The legislature's vote to send more money to the state's six poorest subdivisions was contained in a Senate bill appropriating $11.4 million to them in the coming year. But when the measure hit the House late yesterday, it drew heated opposition from suburban Montgomery, Howard and Baltimore County lawmakers, who fear it could result in permanent, annual grants to the six jurisdictions at their expense.
"This goes well beyond our original budget deal," complained Delegate Peter Franchot, D-Montgomery. "This is not some harmless repetition of state policy. It is a new policy . . .that says, 'A grant shall be made to offset disparities in local income tax revenues.' "
But efforts to delete or weaken the requirement were defeated by more than two-to-one margins, and the bill ultimately was approved in the House, 107-19.
"For the first time, it establishes the principle of elevating poor counties to a higher level of funding," said Sen. John A. Pica, D-Baltimore. "It recognizes the disparities between poorer and richer jurisdictions."
Backers said the bill merely reiterated the state's goal of helping its poorest subdivisions. They tried to calm nervous opponents by waving an attorney general's opinion that says the governor does not have to finance the grant in his budget if he lacks the money.
As the lawmakers crept toward their midnight adjournment, the House and Senate approved a pair of campaign finance reform bills that will place limits on political action committee contributions, raise individual contribution limits, and attempt to move lobbyists out of the political fund-raising business. By the time the final votes were tallied, the compromises had been struck and the bills went through without debate.
During their final 14-hour day, the 188 delegates and senators also voted to permit the State Highway Administration to raise speed limits on rural interstate highways to 65 mph, to approve Gov. William Donald Schaefer's plan to restructure the state college scholarship program, to revise a formula to pump more money into Maryland's community colleges, and to let some podiatrists operate on ankles.
Still awaiting final resolution as the dinner hour passed last night were bills to give the state more control over the hiring and firing of local social services directors, and to add a recycling tax of up to a dollar for every new tire sold in Maryland.

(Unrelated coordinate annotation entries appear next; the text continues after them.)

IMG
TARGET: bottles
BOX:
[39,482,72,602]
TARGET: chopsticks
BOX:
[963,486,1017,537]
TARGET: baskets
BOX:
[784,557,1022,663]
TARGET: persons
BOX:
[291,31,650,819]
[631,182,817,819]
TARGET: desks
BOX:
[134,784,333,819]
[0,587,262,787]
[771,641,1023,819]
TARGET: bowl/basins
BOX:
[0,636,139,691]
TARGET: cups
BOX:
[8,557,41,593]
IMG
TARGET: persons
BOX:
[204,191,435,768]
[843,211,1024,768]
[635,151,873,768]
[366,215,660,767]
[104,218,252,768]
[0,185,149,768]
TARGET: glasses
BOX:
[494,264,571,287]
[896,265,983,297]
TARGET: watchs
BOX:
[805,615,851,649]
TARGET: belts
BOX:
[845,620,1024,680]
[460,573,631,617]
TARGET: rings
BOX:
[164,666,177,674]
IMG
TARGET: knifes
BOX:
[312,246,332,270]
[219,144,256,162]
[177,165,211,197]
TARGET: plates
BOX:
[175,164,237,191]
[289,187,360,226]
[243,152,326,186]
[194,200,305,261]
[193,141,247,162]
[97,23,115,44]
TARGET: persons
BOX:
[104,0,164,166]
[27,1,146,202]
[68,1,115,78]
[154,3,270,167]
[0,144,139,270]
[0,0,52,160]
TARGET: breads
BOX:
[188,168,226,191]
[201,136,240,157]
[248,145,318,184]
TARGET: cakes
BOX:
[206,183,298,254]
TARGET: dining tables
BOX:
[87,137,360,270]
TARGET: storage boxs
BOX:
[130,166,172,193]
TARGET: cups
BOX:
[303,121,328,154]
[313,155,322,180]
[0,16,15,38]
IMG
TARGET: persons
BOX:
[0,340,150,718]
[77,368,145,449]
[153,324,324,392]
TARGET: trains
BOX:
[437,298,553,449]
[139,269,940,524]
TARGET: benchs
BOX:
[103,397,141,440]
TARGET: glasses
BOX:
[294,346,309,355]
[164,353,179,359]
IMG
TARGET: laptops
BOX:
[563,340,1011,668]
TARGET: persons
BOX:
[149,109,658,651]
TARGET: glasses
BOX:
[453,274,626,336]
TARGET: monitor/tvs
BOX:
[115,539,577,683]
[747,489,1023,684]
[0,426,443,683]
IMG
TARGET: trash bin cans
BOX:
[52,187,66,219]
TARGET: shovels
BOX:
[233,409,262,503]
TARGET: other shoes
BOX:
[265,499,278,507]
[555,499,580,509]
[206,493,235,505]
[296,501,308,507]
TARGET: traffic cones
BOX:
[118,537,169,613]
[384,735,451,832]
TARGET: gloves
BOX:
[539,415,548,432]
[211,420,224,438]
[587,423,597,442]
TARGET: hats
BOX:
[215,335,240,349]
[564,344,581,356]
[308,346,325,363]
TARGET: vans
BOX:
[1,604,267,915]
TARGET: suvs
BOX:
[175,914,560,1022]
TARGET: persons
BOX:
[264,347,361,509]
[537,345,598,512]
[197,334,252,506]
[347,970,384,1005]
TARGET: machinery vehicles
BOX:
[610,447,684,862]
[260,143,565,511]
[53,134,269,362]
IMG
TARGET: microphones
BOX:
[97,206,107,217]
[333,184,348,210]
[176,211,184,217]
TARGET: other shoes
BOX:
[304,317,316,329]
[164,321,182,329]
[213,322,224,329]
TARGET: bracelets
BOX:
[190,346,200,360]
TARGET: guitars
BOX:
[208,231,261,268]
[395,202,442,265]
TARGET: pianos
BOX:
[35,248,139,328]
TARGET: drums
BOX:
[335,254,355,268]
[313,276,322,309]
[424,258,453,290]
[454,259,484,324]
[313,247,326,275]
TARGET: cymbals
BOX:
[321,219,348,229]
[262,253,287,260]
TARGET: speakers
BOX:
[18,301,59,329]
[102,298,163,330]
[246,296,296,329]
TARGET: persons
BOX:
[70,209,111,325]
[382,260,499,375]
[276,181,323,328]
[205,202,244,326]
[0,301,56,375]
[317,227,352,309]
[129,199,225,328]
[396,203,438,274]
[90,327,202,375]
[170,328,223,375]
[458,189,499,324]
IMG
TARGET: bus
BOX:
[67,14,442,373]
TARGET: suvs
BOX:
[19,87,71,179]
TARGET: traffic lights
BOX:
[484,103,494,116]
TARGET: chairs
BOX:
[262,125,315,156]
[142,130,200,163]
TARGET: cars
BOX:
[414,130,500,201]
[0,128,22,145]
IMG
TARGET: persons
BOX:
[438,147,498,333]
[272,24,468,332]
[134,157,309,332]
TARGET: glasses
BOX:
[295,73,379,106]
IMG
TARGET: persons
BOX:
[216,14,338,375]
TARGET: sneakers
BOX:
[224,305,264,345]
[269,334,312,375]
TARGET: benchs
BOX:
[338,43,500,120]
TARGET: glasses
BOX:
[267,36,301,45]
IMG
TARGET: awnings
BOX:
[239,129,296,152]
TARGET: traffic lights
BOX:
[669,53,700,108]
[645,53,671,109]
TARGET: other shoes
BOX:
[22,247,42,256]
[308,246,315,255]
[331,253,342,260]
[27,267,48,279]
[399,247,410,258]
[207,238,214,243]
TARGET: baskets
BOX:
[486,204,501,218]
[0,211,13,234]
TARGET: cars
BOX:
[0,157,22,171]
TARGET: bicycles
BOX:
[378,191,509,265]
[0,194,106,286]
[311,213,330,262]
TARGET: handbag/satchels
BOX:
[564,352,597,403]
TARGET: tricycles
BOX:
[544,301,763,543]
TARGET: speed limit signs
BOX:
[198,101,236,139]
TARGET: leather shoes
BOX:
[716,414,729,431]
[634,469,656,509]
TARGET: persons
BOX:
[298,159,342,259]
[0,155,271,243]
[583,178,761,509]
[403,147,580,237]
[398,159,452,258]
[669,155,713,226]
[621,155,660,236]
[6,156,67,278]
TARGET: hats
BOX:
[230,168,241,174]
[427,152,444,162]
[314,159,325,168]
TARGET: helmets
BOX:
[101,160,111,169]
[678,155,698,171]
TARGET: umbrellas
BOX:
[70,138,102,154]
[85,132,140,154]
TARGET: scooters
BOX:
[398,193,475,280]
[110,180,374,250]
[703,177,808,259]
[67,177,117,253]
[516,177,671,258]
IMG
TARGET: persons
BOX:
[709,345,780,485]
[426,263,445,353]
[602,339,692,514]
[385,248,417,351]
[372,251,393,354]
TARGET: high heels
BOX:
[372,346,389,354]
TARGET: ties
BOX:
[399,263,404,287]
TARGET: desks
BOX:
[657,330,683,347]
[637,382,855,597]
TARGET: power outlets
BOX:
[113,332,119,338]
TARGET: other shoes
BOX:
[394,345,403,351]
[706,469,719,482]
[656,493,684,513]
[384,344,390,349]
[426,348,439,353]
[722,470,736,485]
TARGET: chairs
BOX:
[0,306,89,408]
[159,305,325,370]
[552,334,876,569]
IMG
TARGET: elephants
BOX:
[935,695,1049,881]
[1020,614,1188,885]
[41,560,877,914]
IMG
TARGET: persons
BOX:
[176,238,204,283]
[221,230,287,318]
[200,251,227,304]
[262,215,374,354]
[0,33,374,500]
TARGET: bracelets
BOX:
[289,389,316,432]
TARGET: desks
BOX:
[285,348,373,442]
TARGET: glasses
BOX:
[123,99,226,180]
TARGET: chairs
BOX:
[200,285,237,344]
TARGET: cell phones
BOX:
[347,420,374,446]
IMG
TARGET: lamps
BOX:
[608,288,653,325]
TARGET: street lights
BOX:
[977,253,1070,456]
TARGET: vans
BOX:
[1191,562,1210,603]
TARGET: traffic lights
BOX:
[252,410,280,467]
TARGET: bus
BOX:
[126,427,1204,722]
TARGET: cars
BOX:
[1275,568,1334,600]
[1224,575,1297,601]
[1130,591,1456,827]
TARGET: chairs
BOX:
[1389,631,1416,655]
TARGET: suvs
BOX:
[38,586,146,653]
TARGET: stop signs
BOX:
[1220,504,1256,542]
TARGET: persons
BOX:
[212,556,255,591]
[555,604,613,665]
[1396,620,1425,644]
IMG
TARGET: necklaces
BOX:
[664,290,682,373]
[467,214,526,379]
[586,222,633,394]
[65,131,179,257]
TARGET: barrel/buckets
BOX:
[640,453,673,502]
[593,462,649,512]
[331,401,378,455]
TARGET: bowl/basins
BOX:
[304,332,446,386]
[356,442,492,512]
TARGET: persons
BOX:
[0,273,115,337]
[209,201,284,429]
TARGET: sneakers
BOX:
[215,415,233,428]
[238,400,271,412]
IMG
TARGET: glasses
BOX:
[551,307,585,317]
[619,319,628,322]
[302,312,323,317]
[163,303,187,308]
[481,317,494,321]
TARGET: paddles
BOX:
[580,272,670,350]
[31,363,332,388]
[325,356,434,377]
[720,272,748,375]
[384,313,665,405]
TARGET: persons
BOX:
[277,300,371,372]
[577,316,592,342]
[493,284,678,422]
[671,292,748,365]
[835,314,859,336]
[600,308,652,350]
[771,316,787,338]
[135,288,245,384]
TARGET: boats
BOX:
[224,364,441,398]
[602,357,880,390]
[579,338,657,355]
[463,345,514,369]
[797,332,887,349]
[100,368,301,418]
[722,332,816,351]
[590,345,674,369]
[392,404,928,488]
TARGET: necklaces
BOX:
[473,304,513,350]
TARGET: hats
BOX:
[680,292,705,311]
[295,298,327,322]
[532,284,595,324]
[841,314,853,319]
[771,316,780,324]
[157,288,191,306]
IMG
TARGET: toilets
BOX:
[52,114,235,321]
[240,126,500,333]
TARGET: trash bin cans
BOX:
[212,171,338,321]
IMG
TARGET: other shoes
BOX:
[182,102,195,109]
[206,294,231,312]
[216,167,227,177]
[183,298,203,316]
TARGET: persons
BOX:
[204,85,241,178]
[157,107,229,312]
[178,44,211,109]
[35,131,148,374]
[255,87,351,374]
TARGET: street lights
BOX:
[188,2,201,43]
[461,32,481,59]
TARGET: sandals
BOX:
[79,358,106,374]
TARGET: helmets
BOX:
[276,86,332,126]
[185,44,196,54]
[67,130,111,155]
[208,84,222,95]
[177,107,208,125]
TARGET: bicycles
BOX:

A bill that would have required Maryland cars to meet California's tough vehicle emissions standards appeared headed for a solitary death, denied even a committee vote by a powerful opponent, Sen. Walter M. Baker, D-Cecil, chairman of the Judicial Proceedings Committee.
Yesterday's actions ended a session that was indisputably the worst for Governor Schaefer since he came to office five years ago. The legislature rejected his major tax restructuring initiative, his comprehensive plan to control growth in the Chesapeake Bay region, his effort to ban the sale and possession of assault weapons, and his proposal to pump $1.5 billion into the $l Transportation Trust Fund over the next five years, principally by raising the tax on gasoline.
Potentially the most enduring act came during the session's opening month, when legislators ended a two-year fight by approving a bill assuring a woman's right to an abortion in Maryland. But a move to petition the law to referendum in 1992 may mean even that action will not be final until voters have their say.
Legislators arrived in Annapolis Jan. 9 vowing not to raise taxes, but did so anyway to cover a huge budget deficit caused by the recession. Ultimately, they balanced this year's and next year's budget with $95 million in higher taxes on cigarettes, capital gains and certain food sales.
They also used some of the tax proceeds to send the $11.4 million to Baltimore and five poor counties: Allegany, Caroline, Dorchester, Garrett and Somerset.
It was a session initially overshadowed by the Persian Gulf war, consumed for its first month by the debate over abortion, and troubled from beginning to end by a recession that left the state facing deficits exceeding $700 million this year and next.
Mutual distrust and quirky behavior from the governor permeated the session.